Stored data
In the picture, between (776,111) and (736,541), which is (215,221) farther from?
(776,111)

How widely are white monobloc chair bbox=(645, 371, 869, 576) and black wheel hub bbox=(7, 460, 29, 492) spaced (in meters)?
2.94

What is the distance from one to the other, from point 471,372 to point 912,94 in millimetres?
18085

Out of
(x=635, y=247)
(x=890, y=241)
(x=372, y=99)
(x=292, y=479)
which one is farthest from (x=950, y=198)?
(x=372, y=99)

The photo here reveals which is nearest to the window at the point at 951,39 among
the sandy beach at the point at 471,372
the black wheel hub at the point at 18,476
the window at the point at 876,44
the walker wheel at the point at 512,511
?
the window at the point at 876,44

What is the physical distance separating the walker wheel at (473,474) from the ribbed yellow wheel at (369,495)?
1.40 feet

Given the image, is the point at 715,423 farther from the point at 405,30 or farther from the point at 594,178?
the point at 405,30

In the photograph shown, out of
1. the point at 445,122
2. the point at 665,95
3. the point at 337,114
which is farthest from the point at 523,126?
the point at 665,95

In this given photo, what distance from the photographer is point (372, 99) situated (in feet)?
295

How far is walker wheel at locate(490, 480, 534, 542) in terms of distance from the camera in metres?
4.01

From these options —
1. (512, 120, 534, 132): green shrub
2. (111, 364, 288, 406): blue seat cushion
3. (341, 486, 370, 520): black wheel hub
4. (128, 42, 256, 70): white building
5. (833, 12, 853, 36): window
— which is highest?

→ Short problem:
Copy every row above word for word, keeping the original line breaks and punctuation.

→ Solution to this exercise:
In the picture, between (776,111) and (736,541), which is (215,221) farther from?
(776,111)

How widely are white monobloc chair bbox=(645, 371, 869, 576) and black wheel hub bbox=(7, 460, 29, 492) spaced (in meters)?
2.94

What is the distance from one to the other, from point 471,372 to point 912,94 in millimetres?
18085

Out of
(x=635, y=247)
(x=890, y=241)
(x=372, y=99)
(x=292, y=479)
which one is farthest from (x=950, y=198)?
(x=372, y=99)

The photo here reveals which is nearest to the window at the point at 951,39 among
the sandy beach at the point at 471,372
the black wheel hub at the point at 18,476
the window at the point at 876,44
the walker wheel at the point at 512,511
?
the window at the point at 876,44

What is the physical distance separating the walker wheel at (473,474) from the ribbed yellow wheel at (369,495)?
1.40 feet

Given the image, is the point at 715,423 farther from the point at 405,30 or farther from the point at 594,178?
the point at 405,30

In the photograph shown, out of
1. the point at 445,122
2. the point at 665,95
3. the point at 337,114
which is farthest from the point at 523,126?
the point at 665,95

In this given photo, what distance from the photographer is point (372, 99) situated (in feet)?
295

How far is walker wheel at locate(490, 480, 534, 542) in terms of distance from the camera in metres?
4.01

From these options —
1. (512, 120, 534, 132): green shrub
2. (111, 364, 288, 406): blue seat cushion
3. (341, 486, 370, 520): black wheel hub
4. (128, 42, 256, 70): white building
5. (833, 12, 853, 36): window
— which is highest?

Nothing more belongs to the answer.